-------- TEKS SUMBER

Kekuatan Raksasa Jakarta
AL Indonesia akan mendapatkan keuntungan terbesar dari membaiknya hubungan Rusia-Indonesia. Indonesia memiliki pasukan laut terbesar di Asia Tenggara, dengan 75 ribu marinir aktif dan lebih dari 150 kapal laut. Selain itu, AL Indonesia juga merupakan salah satu pasukan di wilayah tersebut yang disokong oleh industri pertahanan domestik, korps marinir, serta memiliki misil supersonik serta kapal selam penyerang.

Namun, AL Indonesia sudah mulai “berkarat”. Menurut laporan yang ditulis oleh Iis Gindarsah dari Pusat Studi Internasional dan Strategis yang berbasis di Jakarta, 59 persen aset AL Indonesia telah berusia lebih dari tiga puluh tahun.

Pendanaan merupakan masalah terbesar yang dihadapi Indonesia. Rusia kemudian menawarkan pinjaman lunak untuk memperbaharui armada Indonesia. “Rusia siap menyediakan pinjaman lunak dengan suku bunga rendah untuk membeli perangkat pertahanan,” kata Tubagus Hasanuddin, Wakil Ketua Komisi Pertahanan DPR Indonesia pada 1 Sepetember 2015.

Hasanuddin berbicara tentang diskusi bilateral pinjaman senilai lebih dari tiga miliar dolar AS bagi Indonesia guna mengakusisi perangkat militer Rusia. Meski detil mengenai perangkat militer tersebut tak dibocorkan, Hasanuddin menyebutkan bahwa pinjaman tersebut diberikan dengan suku bunga yang preferensial.

Perangkat yang diincar oleh Jakarta antara lain empat kapal selam kelas Kilo Rusia dan dua kapal selam kelas Lada yang sedikit lebih kecil. Kapal selam Kilo yang bertenaga disel-elektrik adalah salah satu kapal selam bertenaga konvensional yang dilengkapi dengan persenjataan canggih, termasuk misil antikapal misil jelajah darat. Kapal selam tersebut merupakan salah satu kapal selam konvensional tercanggih di Asia Tenggara.

Meski ada pemotongan anggaran pertahanan tahun depan sebesar 490 juta dolar AS, AL Indonesia mengumumkan pada September 2015 bahwa mereka akan mendapatkan kapal selam kelas Kilo dari Rusia sebagai bagian dari rencana strategis 2015-2019. “Terdapat banyak jenis kapal selam kelas Kilo. Kami belum memutuskan tipe mana yang akan kami beli,” kata juru bicara AL Indonesia Muhammad Zainuddin.

AL Indonesia dilaporkan hendak membeli 12 kapal hingga 2024, dengan demikian potensi Rusia cukup besar di sini. “Sejauh ini, kami memiliki dua kapal selam dan tiga kapal selam kelas Chang Bogo yang masih dibangun di Korea Selatan. Jadi, kami butuh setidaknya tujuh kapal selam tambahan,” tuturnya, menyebutkan bahwa tujuh kapal tersebut kemungkinan kapal selam kelas Kilo.


Kapal selam kelas Kilo Rusia merupakan pembelian terbaru. Pada November 2010, marinir Indonesia membeli 17 tank amfibi BMP-3F dari Russia.

----------------

### [DAFTAR TUGAS]
- 1) Menurut teks tentang AL Indonesia, berapa persen aset AL Indonesia yang telah berusia lebih dari tiga puluh tahun?
- 2) Salin bagian teks tentang AL Indonesia dari "Perangkat yang diincar" sampai "di Asia Tenggara." tanpa mengubah apa pun.

-------- CUPLIKAN DATA

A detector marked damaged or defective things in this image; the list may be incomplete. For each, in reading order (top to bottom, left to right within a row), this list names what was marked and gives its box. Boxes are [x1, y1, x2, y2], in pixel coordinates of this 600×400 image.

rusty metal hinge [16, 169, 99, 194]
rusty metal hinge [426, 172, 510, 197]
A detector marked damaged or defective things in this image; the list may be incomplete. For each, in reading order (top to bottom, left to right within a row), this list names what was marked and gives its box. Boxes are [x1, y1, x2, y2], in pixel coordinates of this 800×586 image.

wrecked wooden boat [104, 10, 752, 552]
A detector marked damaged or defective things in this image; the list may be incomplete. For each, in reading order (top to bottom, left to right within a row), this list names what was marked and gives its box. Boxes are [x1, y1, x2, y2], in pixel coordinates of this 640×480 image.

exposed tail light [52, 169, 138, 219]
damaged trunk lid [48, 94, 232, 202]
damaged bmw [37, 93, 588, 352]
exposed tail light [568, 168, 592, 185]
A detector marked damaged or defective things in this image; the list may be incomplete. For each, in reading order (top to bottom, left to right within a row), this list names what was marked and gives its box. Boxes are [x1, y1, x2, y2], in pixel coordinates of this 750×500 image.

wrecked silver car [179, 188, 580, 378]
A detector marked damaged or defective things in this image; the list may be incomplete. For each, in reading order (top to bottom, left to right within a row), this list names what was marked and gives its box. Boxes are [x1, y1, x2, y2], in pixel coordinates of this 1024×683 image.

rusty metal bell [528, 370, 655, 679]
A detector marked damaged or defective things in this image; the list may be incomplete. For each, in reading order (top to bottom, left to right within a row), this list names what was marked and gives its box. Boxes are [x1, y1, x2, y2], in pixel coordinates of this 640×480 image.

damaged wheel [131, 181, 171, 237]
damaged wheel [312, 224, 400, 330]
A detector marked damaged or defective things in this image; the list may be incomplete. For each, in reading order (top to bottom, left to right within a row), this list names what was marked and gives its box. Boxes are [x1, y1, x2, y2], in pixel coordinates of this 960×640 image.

----------------

### [JAWABAN TUGAS]
- 1) 59 persen.

- 2)
Perangkat yang diincar oleh Jakarta antara lain empat kapal selam kelas Kilo Rusia dan dua kapal selam kelas Lada yang sedikit lebih kecil. Kapal selam Kilo yang bertenaga disel-elektrik adalah salah satu kapal selam bertenaga konvensional yang dilengkapi dengan persenjataan canggih, termasuk misil antikapal misil jelajah darat. Kapal selam tersebut merupakan salah satu kapal selam konvensional tercanggih di Asia Tenggara.